What you have to do: Extract each line of the items below that contains the string "point", matching case exactly.

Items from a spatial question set

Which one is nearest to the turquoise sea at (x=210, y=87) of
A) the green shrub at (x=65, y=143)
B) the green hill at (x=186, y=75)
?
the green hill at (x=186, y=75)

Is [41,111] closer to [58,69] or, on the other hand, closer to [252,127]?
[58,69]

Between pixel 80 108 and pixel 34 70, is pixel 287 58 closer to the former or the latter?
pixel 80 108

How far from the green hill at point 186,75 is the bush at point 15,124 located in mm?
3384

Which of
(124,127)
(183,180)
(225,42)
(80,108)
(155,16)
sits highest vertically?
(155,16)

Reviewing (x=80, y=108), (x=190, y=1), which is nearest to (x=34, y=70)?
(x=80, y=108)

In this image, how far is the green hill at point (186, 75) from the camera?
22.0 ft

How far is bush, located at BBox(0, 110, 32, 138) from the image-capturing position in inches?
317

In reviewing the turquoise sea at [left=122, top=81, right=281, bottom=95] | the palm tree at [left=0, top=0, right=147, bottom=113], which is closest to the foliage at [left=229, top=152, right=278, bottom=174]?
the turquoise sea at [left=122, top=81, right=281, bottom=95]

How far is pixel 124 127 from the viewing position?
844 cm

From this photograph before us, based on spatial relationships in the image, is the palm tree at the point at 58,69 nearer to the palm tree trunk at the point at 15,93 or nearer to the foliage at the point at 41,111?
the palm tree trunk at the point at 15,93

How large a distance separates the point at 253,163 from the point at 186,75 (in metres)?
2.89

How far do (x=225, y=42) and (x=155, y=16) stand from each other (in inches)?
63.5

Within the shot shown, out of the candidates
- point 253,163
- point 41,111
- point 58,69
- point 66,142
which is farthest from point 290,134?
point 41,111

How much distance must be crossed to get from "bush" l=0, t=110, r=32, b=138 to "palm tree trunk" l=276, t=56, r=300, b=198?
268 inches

...

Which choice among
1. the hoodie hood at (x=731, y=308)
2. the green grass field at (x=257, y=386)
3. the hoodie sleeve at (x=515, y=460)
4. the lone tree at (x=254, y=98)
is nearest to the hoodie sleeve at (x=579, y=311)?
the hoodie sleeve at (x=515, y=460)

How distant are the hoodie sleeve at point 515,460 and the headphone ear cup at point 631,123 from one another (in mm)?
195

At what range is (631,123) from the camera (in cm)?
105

Correct output:
How far from the green hill at point 186,75 is the bush at point 15,124 located in mm?
In this image, how far is the green hill at point (186, 75) from the camera?
From this photograph before us, based on spatial relationships in the image, is the palm tree at the point at 58,69 nearer to the palm tree trunk at the point at 15,93 or nearer to the foliage at the point at 41,111?
the palm tree trunk at the point at 15,93
How large a distance separates the point at 253,163 from the point at 186,75 (in metres)?
- point 253,163
- point 41,111
- point 58,69
- point 66,142
which is farthest from point 290,134?
point 41,111
How distant are the hoodie sleeve at point 515,460 and the headphone ear cup at point 631,123 from one another (in mm)?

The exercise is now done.